------ Provided data ------

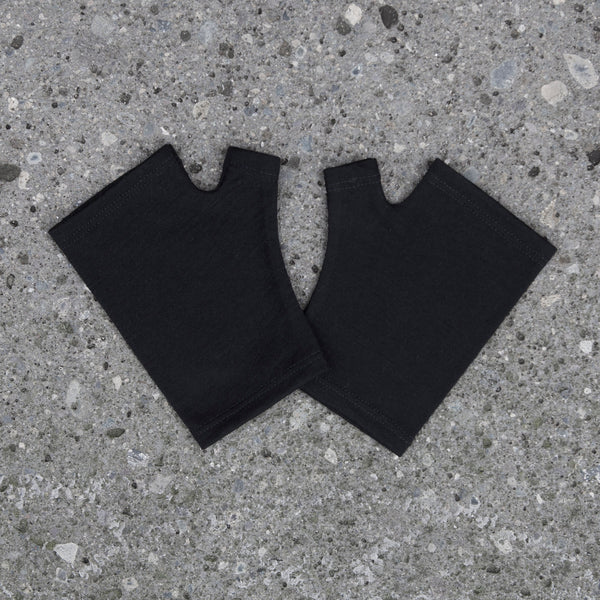 2018 kate watts merino fingerless gloves black hobo length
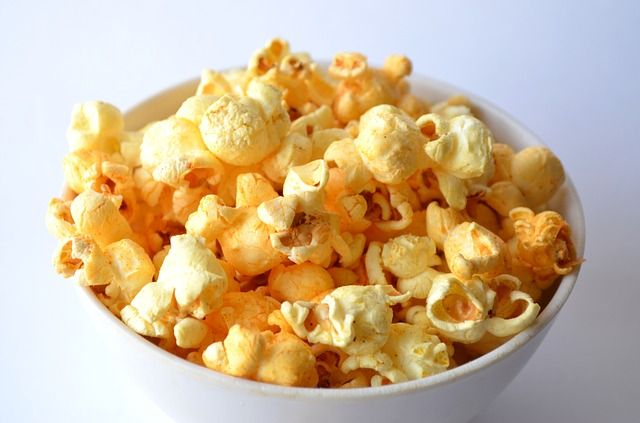 Here are 8 of the most unhealthy, cancer-causing foods that you should never eat again. 8 Cancer Causing Foods You Should Stop Eating Microwave Popcorn The lining of microwave popcorn bags causes immune system and liver damage. Perfluorooctanoic acid (PFOA), found in the lining of the bag, is linked to many health problems, according to …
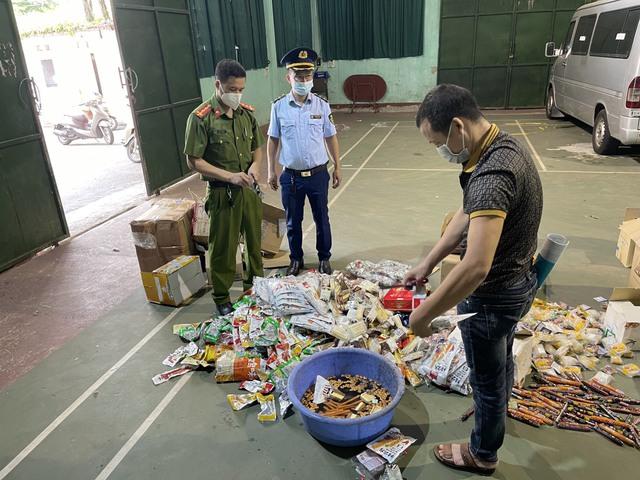 Lực lượng chức năng tiêu hủy số hàng hóa vi phạm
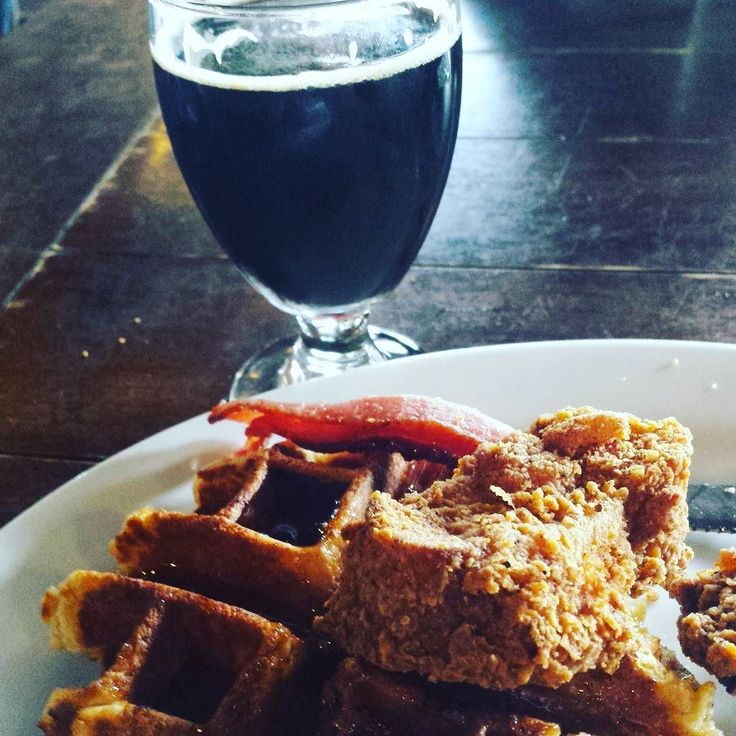 @norcalcraftbrews: Enjoying an #elguaponegro by Mraz Brewing  an imperial porter with habanero vanilla and cinnamon brewed exclusively for @pangaeacafe . Also enjoying some Sunday brunch #chickenanfwaffles#craftnotcrap #craftbeer #beerporn #beergasm #beergeek #norcalcraftbrews #brunch#sacramento #sbw2016 #mrazbrewing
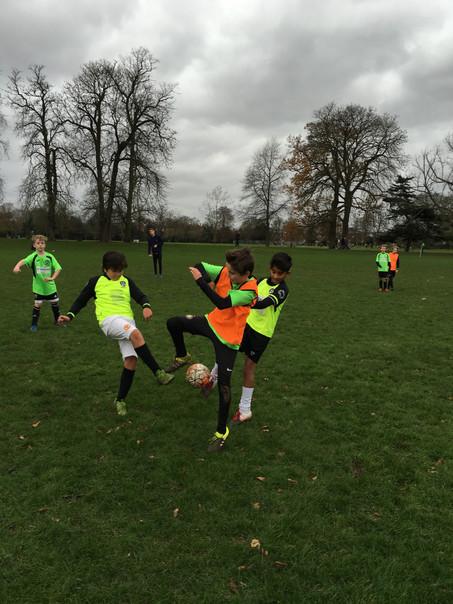MM, Hampton and Twickenham Tigers U11 play in a pre Christmas Tournament.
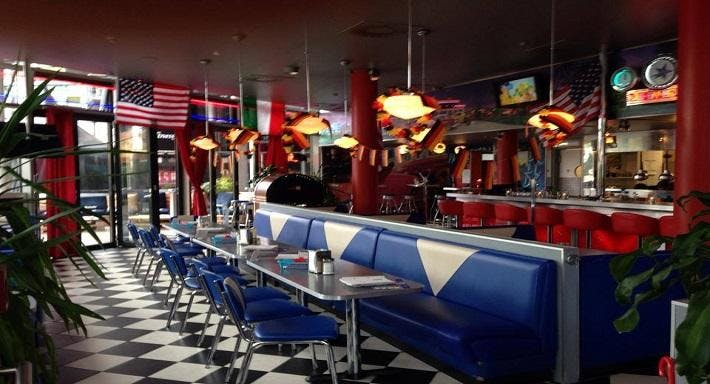 Diner American Restaurant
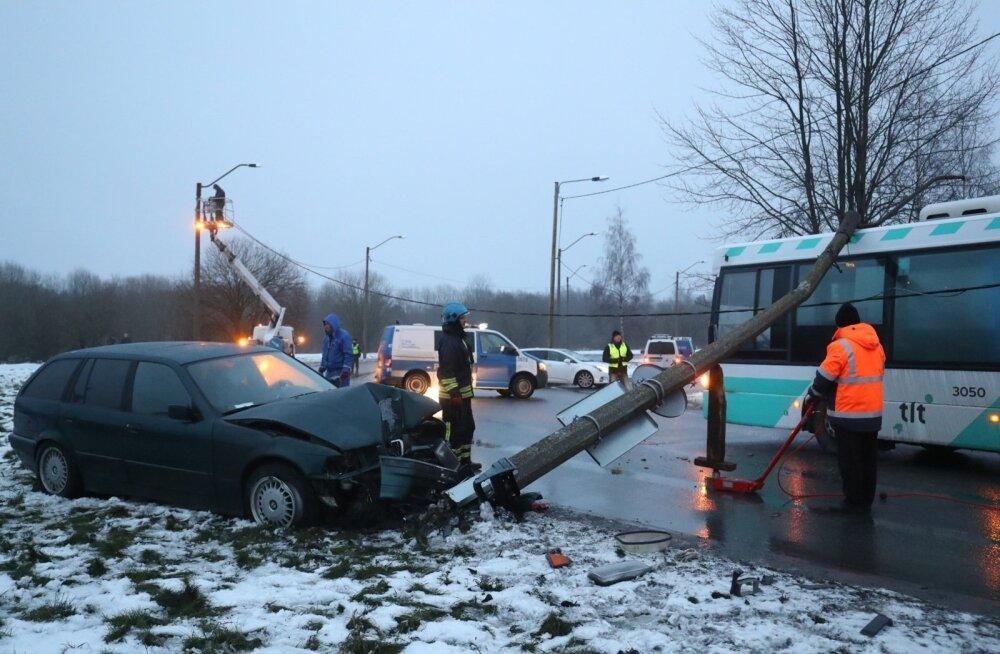 ФОТО: В Ласнамяэ водитель BMW совершил аварию и попытался сбежать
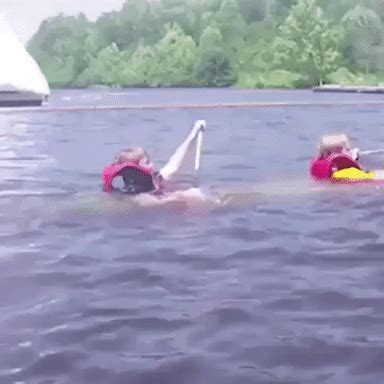 sinking boat gif sinking gifs find share on giphy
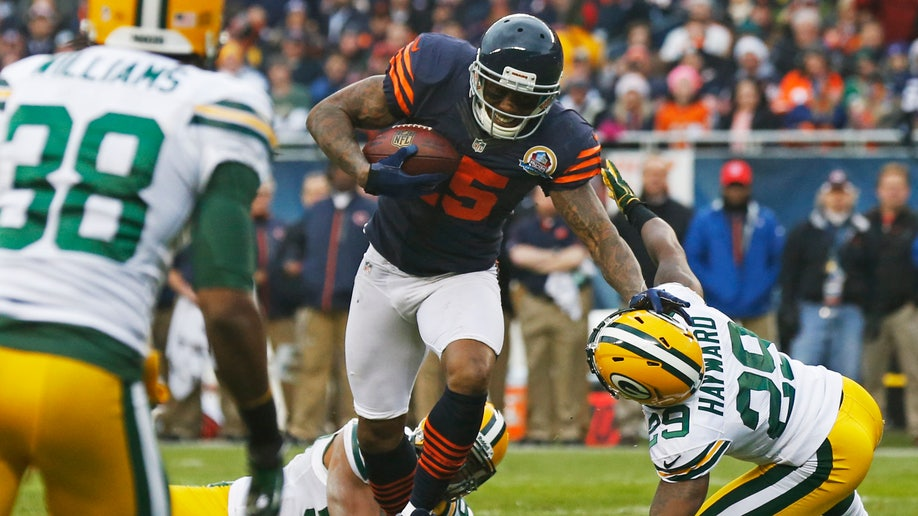 3215a58e-Packers Bears Football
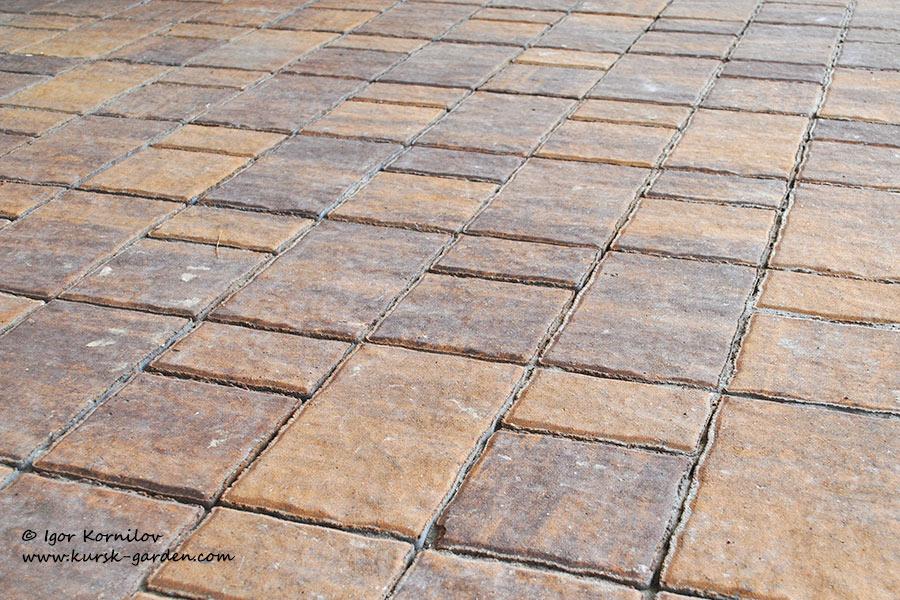 Тротуарная плитка БелАрБет, форма «Старый город», цвет «Янтарь»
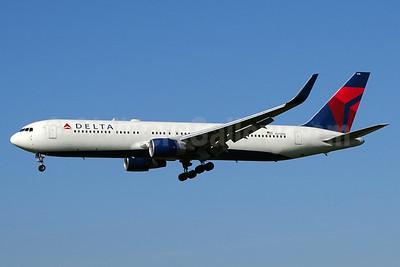 Delta Air Lines Boeing 767-332 ER WL N179DN (msn 25144) ZRH (Paul Bannwarth). Image: 929535.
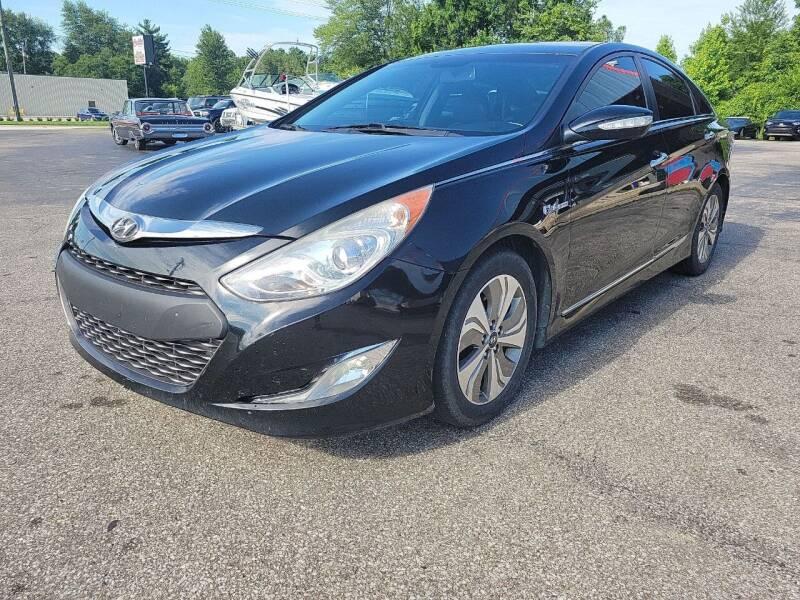 2013 Hyundai Sonata Hybrid for sale at Cruisin' Auto Sales in Madison IN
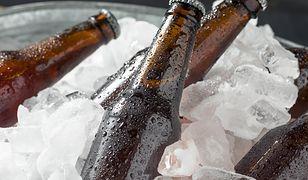 Zimna woda dla ochłody. Dzięki tym trikom szybko schłodzisz napoje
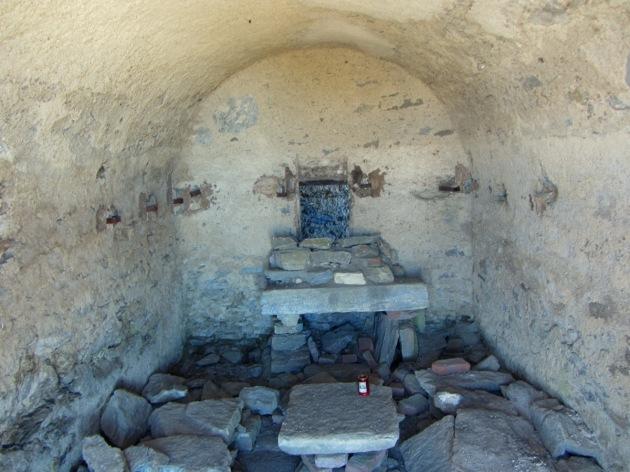 Interno della minuscola cappella (in vetta)
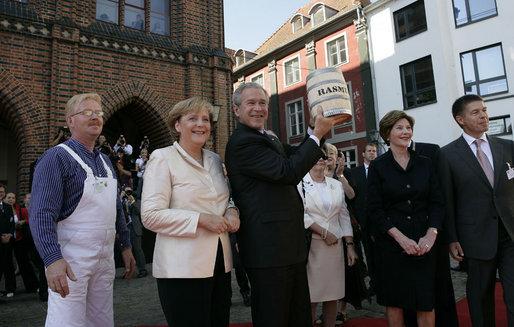 File:Merkel-Bush-L.Bush-Sauer.jpg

------

Problem to work on: Restate the records above in full and word for word, but do not carry over any pictures.

Problem solution:
 2018 kate watts merino fingerless gloves black hobo length
 Here are 8 of the most unhealthy, cancer-causing foods that you should never eat again. 8 Cancer Causing Foods You Should Stop Eating Microwave Popcorn The lining of microwave popcorn bags causes immune system and liver damage. Perfluorooctanoic acid (PFOA), found in the lining of the bag, is linked to many health problems, according to …
 Lực lượng chức năng tiêu hủy số hàng hóa vi phạm
 @norcalcraftbrews: Enjoying an #elguaponegro by Mraz Brewing  an imperial porter with habanero vanilla and cinnamon brewed exclusively for @pangaeacafe . Also enjoying some Sunday brunch #chickenanfwaffles#craftnotcrap #craftbeer #beerporn #beergasm #beergeek #norcalcraftbrews #brunch#sacramento #sbw2016 #mrazbrewing
MM, Hampton and Twickenham Tigers U11 play in a pre Christmas Tournament.
 Diner American Restaurant
 ФОТО: В Ласнамяэ водитель BMW совершил аварию и попытался сбежать
 sinking boat gif sinking gifs find share on giphy
 3215a58e-Packers Bears Football
 Тротуарная плитка БелАрБет, форма «Старый город», цвет «Янтарь»
 Delta Air Lines Boeing 767-332 ER WL N179DN (msn 25144) ZRH (Paul Bannwarth). Image: 929535.
 2013 Hyundai Sonata Hybrid for sale at Cruisin' Auto Sales in Madison IN
 Zimna woda dla ochłody. Dzięki tym trikom szybko schłodzisz napoje
 Interno della minuscola cappella (in vetta)
 File:Merkel-Bush-L.Bush-Sauer.jpg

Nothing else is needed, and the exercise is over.